#### WHAT YOU SHOULD DO
Reproduce every one of the lines below word for word, with no changes.

#### INFORMATION GIVEN
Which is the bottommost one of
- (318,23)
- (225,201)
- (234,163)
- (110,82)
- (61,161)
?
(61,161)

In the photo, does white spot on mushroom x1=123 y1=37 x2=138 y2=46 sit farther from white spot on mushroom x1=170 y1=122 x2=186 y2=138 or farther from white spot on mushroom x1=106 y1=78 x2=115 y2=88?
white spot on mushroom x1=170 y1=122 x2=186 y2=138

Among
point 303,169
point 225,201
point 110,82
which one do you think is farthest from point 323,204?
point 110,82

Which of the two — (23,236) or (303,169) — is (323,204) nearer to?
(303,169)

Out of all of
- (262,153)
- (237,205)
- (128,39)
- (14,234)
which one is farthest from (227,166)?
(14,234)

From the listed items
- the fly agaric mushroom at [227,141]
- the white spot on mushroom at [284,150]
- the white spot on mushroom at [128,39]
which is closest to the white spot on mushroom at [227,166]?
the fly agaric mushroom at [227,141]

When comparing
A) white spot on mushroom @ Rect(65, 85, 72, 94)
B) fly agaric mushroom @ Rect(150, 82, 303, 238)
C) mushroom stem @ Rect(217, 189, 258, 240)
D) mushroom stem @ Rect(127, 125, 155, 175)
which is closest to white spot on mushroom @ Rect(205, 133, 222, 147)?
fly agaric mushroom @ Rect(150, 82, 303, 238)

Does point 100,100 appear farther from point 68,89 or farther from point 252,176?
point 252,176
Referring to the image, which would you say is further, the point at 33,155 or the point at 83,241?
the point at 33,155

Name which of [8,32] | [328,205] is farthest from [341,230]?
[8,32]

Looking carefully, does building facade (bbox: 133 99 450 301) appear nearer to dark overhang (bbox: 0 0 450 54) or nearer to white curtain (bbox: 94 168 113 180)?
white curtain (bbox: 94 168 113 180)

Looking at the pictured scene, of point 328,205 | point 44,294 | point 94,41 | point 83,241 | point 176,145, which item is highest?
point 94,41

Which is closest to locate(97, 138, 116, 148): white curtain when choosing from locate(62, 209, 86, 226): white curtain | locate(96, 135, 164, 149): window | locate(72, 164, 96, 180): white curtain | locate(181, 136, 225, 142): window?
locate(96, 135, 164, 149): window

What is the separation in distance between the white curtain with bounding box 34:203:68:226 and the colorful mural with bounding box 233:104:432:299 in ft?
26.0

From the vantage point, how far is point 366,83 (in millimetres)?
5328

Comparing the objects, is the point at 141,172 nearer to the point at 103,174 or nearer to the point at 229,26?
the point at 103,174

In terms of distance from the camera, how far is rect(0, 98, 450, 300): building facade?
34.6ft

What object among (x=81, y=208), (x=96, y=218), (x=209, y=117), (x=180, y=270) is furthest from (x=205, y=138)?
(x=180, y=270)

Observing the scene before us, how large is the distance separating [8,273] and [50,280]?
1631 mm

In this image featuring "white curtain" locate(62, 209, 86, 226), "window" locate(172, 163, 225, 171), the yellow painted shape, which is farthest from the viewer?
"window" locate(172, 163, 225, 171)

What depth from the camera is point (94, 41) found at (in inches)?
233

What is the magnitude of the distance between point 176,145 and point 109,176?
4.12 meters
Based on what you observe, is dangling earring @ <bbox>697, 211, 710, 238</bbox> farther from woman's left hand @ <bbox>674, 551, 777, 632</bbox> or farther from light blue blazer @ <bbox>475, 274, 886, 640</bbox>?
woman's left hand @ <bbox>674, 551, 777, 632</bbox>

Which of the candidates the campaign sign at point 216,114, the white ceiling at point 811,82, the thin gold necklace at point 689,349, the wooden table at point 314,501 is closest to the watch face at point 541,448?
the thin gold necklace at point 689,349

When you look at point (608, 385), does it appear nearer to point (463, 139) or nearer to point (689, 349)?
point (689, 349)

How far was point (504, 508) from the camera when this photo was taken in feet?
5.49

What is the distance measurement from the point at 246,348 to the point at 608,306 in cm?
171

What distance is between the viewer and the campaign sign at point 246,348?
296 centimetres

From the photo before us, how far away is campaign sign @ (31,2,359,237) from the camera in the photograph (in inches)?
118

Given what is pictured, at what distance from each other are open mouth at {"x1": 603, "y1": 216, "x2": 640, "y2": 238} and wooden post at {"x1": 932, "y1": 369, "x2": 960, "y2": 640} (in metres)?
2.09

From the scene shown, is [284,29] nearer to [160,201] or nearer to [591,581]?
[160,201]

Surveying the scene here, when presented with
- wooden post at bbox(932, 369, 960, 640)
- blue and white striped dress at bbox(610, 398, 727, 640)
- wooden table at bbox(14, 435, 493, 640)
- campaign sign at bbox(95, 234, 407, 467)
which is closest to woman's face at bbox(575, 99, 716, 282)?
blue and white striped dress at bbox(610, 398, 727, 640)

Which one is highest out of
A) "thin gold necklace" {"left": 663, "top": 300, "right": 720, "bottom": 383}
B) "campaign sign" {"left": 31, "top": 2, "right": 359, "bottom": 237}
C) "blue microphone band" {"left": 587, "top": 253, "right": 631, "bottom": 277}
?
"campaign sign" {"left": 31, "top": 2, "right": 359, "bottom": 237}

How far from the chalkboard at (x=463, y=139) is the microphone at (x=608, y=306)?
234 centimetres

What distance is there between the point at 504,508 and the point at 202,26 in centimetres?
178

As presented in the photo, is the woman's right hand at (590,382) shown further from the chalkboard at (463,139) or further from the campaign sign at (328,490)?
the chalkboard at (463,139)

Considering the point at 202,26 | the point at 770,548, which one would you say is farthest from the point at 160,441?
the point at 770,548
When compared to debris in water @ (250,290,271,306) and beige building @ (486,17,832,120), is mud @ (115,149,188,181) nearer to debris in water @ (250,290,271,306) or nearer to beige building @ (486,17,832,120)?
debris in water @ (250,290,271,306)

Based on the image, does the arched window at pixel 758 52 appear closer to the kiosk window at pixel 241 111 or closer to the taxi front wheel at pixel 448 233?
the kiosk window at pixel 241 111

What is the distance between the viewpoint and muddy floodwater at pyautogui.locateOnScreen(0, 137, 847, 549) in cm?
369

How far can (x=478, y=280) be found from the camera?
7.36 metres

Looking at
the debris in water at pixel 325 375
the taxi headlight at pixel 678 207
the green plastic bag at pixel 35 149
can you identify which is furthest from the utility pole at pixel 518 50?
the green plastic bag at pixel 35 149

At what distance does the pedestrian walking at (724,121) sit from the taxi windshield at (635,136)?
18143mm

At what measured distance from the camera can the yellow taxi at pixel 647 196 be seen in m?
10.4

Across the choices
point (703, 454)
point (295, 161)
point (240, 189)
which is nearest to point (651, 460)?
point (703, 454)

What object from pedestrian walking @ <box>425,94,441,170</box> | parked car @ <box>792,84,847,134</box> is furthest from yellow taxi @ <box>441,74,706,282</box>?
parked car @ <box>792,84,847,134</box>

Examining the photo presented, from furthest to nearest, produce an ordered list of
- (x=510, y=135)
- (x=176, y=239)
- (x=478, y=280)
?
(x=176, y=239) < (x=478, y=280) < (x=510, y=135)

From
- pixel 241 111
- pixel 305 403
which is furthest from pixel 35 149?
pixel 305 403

#### RESULT FOR THIS TASK
Which is the bottommost one of
- (318,23)
- (225,201)
- (234,163)
- (110,82)
- (61,161)
?
(61,161)

In the photo, does white spot on mushroom x1=123 y1=37 x2=138 y2=46 sit farther from white spot on mushroom x1=170 y1=122 x2=186 y2=138 or farther from white spot on mushroom x1=106 y1=78 x2=115 y2=88?
white spot on mushroom x1=170 y1=122 x2=186 y2=138

Among
point 303,169
point 225,201
point 110,82
which one do you think is farthest from point 323,204?
point 110,82

Which of the two — (23,236) or (303,169) — is (323,204) nearer to?
(303,169)

Out of all of
- (262,153)
- (237,205)
- (128,39)
- (14,234)
which one is farthest from (227,166)?
(14,234)

From the listed items
- the fly agaric mushroom at [227,141]
- the white spot on mushroom at [284,150]
- the white spot on mushroom at [128,39]
which is closest to the white spot on mushroom at [227,166]?
the fly agaric mushroom at [227,141]

When comparing
A) white spot on mushroom @ Rect(65, 85, 72, 94)
B) fly agaric mushroom @ Rect(150, 82, 303, 238)
C) mushroom stem @ Rect(217, 189, 258, 240)
D) mushroom stem @ Rect(127, 125, 155, 175)
which is closest to white spot on mushroom @ Rect(205, 133, 222, 147)?
fly agaric mushroom @ Rect(150, 82, 303, 238)

Does point 100,100 appear farther from point 68,89 or farther from point 252,176?
point 252,176
Referring to the image, which would you say is further, the point at 33,155 or the point at 83,241?
the point at 33,155

Name which of [8,32] | [328,205] is farthest from [341,230]?
[8,32]

Looking carefully, does building facade (bbox: 133 99 450 301) appear nearer to dark overhang (bbox: 0 0 450 54) or nearer to white curtain (bbox: 94 168 113 180)?
white curtain (bbox: 94 168 113 180)

Looking at the pictured scene, of point 328,205 | point 44,294 | point 94,41 | point 83,241 | point 176,145, which item is highest?
point 94,41

Which is closest to locate(97, 138, 116, 148): white curtain when choosing from locate(62, 209, 86, 226): white curtain | locate(96, 135, 164, 149): window | locate(72, 164, 96, 180): white curtain | locate(181, 136, 225, 142): window?
locate(96, 135, 164, 149): window

What is the separation in distance between the white curtain with bounding box 34:203:68:226 and the colorful mural with bounding box 233:104:432:299 in ft?
26.0

From the vantage point, how far is point 366,83 (in millimetres)?
5328

Comparing the objects, is the point at 141,172 nearer to the point at 103,174 or nearer to the point at 229,26?
the point at 103,174

In terms of distance from the camera, how far is rect(0, 98, 450, 300): building facade?
34.6ft

What object among (x=81, y=208), (x=96, y=218), (x=209, y=117), (x=180, y=270) is furthest from (x=205, y=138)?
(x=180, y=270)

Observing the scene before us, how large is the distance separating [8,273] and [50,280]?
1631 mm

In this image featuring "white curtain" locate(62, 209, 86, 226), "window" locate(172, 163, 225, 171), the yellow painted shape, which is farthest from the viewer?
"window" locate(172, 163, 225, 171)

What depth from the camera is point (94, 41) found at (in inches)?
233

What is the magnitude of the distance between point 176,145 and point 109,176?
4.12 meters
Based on what you observe, is dangling earring @ <bbox>697, 211, 710, 238</bbox> farther from woman's left hand @ <bbox>674, 551, 777, 632</bbox> or farther from light blue blazer @ <bbox>475, 274, 886, 640</bbox>?
woman's left hand @ <bbox>674, 551, 777, 632</bbox>

Which of the candidates the campaign sign at point 216,114, the white ceiling at point 811,82, the thin gold necklace at point 689,349, the wooden table at point 314,501 is closest to the watch face at point 541,448?
the thin gold necklace at point 689,349

When you look at point (608, 385), does it appear nearer to point (463, 139) or nearer to point (689, 349)?
point (689, 349)

How far was point (504, 508) from the camera when this photo was taken in feet?
5.49

What is the distance measurement from the point at 246,348 to the point at 608,306 in cm?
171

What distance is between the viewer and the campaign sign at point 246,348?
296 centimetres

From the photo before us, how far away is campaign sign @ (31,2,359,237) from the camera in the photograph (in inches)?
118

Given what is pictured, at what distance from each other are open mouth at {"x1": 603, "y1": 216, "x2": 640, "y2": 238} and wooden post at {"x1": 932, "y1": 369, "x2": 960, "y2": 640} (in metres)?
2.09

From the scene shown, is [284,29] nearer to [160,201] or nearer to [591,581]?
[160,201]

Surveying the scene here, when presented with
- wooden post at bbox(932, 369, 960, 640)
- blue and white striped dress at bbox(610, 398, 727, 640)
- wooden table at bbox(14, 435, 493, 640)
- campaign sign at bbox(95, 234, 407, 467)
which is closest to woman's face at bbox(575, 99, 716, 282)?
blue and white striped dress at bbox(610, 398, 727, 640)

Which one is highest out of
A) "thin gold necklace" {"left": 663, "top": 300, "right": 720, "bottom": 383}
B) "campaign sign" {"left": 31, "top": 2, "right": 359, "bottom": 237}
C) "blue microphone band" {"left": 587, "top": 253, "right": 631, "bottom": 277}
?
"campaign sign" {"left": 31, "top": 2, "right": 359, "bottom": 237}

How far from the chalkboard at (x=463, y=139) is the microphone at (x=608, y=306)?
234 centimetres

What distance is there between the point at 504,508 and the point at 202,26 in centimetres?
178

As presented in the photo, is the woman's right hand at (590,382) shown further from the chalkboard at (463,139) or further from the campaign sign at (328,490)?
the chalkboard at (463,139)

Considering the point at 202,26 | the point at 770,548, which one would you say is farthest from the point at 160,441?
the point at 770,548
When compared to debris in water @ (250,290,271,306) and beige building @ (486,17,832,120), is mud @ (115,149,188,181) nearer to debris in water @ (250,290,271,306) or nearer to beige building @ (486,17,832,120)?
debris in water @ (250,290,271,306)

Based on the image, does the arched window at pixel 758 52 appear closer to the kiosk window at pixel 241 111 or closer to the taxi front wheel at pixel 448 233?
the kiosk window at pixel 241 111

What is the distance between the viewpoint and muddy floodwater at pyautogui.locateOnScreen(0, 137, 847, 549) in cm?
369

How far can (x=478, y=280) be found from the camera?
7.36 metres

Looking at
the debris in water at pixel 325 375
the taxi headlight at pixel 678 207
the green plastic bag at pixel 35 149
can you identify which is furthest from the utility pole at pixel 518 50?
the green plastic bag at pixel 35 149

At what distance does the pedestrian walking at (724,121) sit from the taxi windshield at (635,136)?
18143mm

At what measured distance from the camera can the yellow taxi at pixel 647 196 be seen in m?
10.4

Across the choices
point (703, 454)
point (295, 161)
point (240, 189)
which is nearest to point (651, 460)?
point (703, 454)

What object from pedestrian walking @ <box>425,94,441,170</box> | parked car @ <box>792,84,847,134</box> is furthest from yellow taxi @ <box>441,74,706,282</box>?
parked car @ <box>792,84,847,134</box>

Examining the photo presented, from furthest to nearest, produce an ordered list of
- (x=510, y=135)
- (x=176, y=239)
- (x=478, y=280)
?
(x=176, y=239) < (x=478, y=280) < (x=510, y=135)

From
- pixel 241 111
- pixel 305 403
which is furthest from pixel 35 149?
pixel 305 403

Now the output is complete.